Multiple tech giants have made business deployments, investments, or acquisitions related to synthetic data. For example, in 2021, NVIDIA launched the Omniverse Replicator synthetic data generation engine for AI training. In July this year, Rendered.ai, a member of the NVIDIA Inception program, integrated Omniverse Replicator into its synthetic data generation platform, making AI training simpler and more accessible. Amazon is also exploring synthetic data applications in various scenarios, such as using synthetic data to train and debug its virtual assistant Alexa to avoid user privacy issues. Meta directly acquired synthetic data startup AI.Reverie to integrate it into its metaverse division, Reality Labs.
On the startup front, investment and acquisitions in the synthetic data field continue to heat up. Computer vision synthetic data provider Datagen announced the completion of a $50 million Series B funding round in early 2022. In April this year, Singapore-based synthetic data startup Betterdata secured $1.65 million in seed funding. At the end of July, domestic synthetic data company "Lightwheel Intelligence" announced the completion of an angel+ funding round. This newly established company has already completed seed, angel, and angel+ rounds, with cumulative funding reaching tens of millions of yuan.
Qian Wenyi observed, "Over the past few years, hundreds or even thousands of new startups have emerged globally each year, providing synthetic data products for algorithm training across various industries."
Amid this industry boom, China has also begun encouraging and guiding the development of the synthetic data industry. In early March this year, Yao Qian, Director of the Technology Supervision Bureau of the China Securities Regulatory Commission, wrote in the "China Finance" magazine, suggesting a focus on developing the synthetic data industry based on AIGC technology.
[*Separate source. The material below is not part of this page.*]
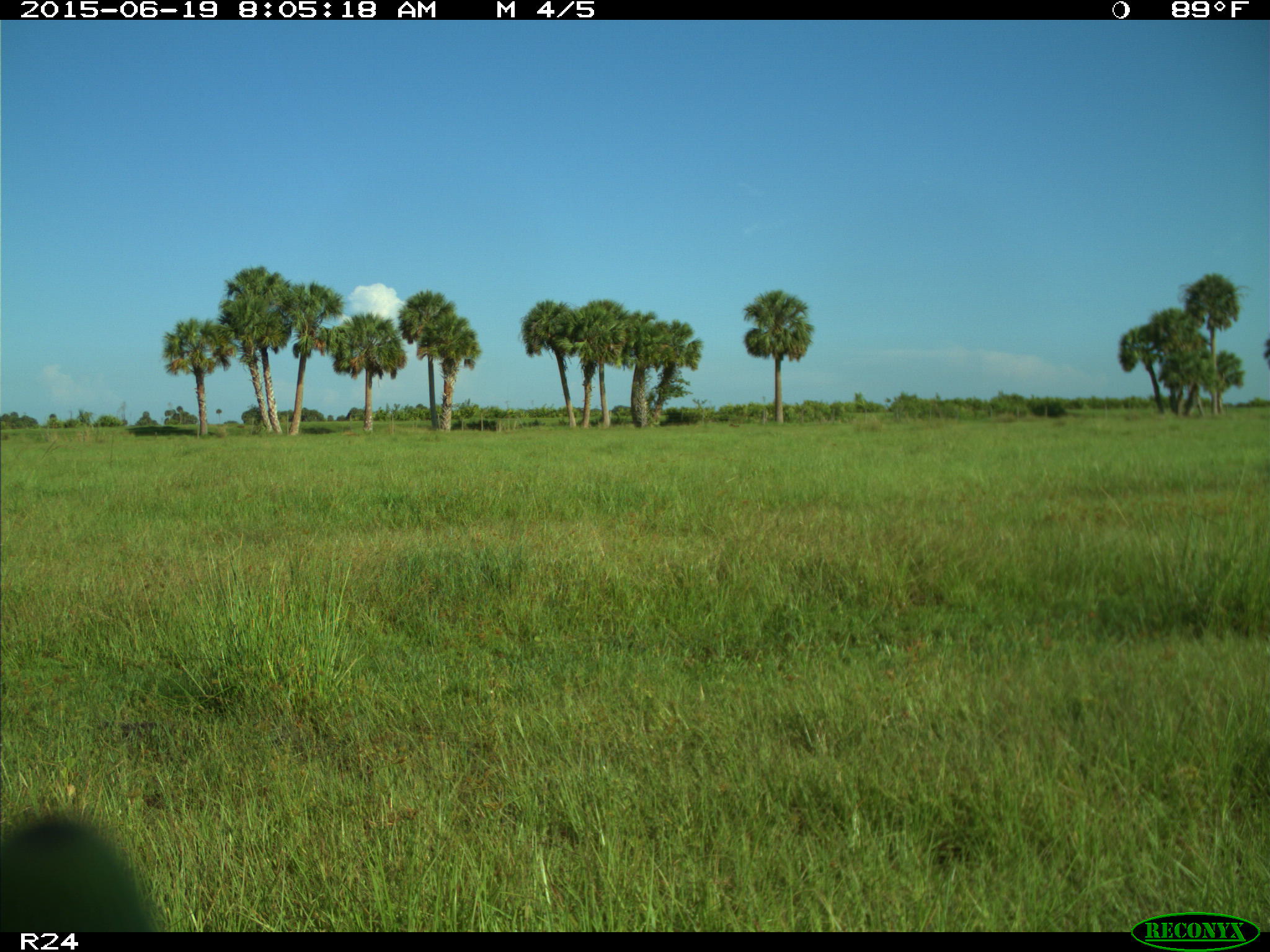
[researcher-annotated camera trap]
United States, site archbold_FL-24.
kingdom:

This would "expand incrementally" the data element market with higher efficiency, lower costs, and better quality, helping to build a data advantage for the future development of AI. On May 19, Beijing released the "Beijing General Artificial Intelligence Industry Innovation Partnership Plan," which mentioned plans to establish a national-level data training base and proposed support for developing a new synthetic data industry based on AIGC technology.
For a long time, the massive demand for data in AI has spawned a workforce of data annotators. Now, as synthetic data gains momentum, will the data annotation industry face disruption?
Wang Yuangen believes that disruption is inevitable, but demand will persist. "First, this shift won't happen overnight. Second, annotators will need to adapt. For example, instead of annotating raw data, they will now work with AI-generated data. Additionally, annotators may be required to distinguish between AI-generated data and natural data. Even as synthetic data becomes more prevalent and higher in quality, human guidance and supervision will remain essential to correct potential biases promptly."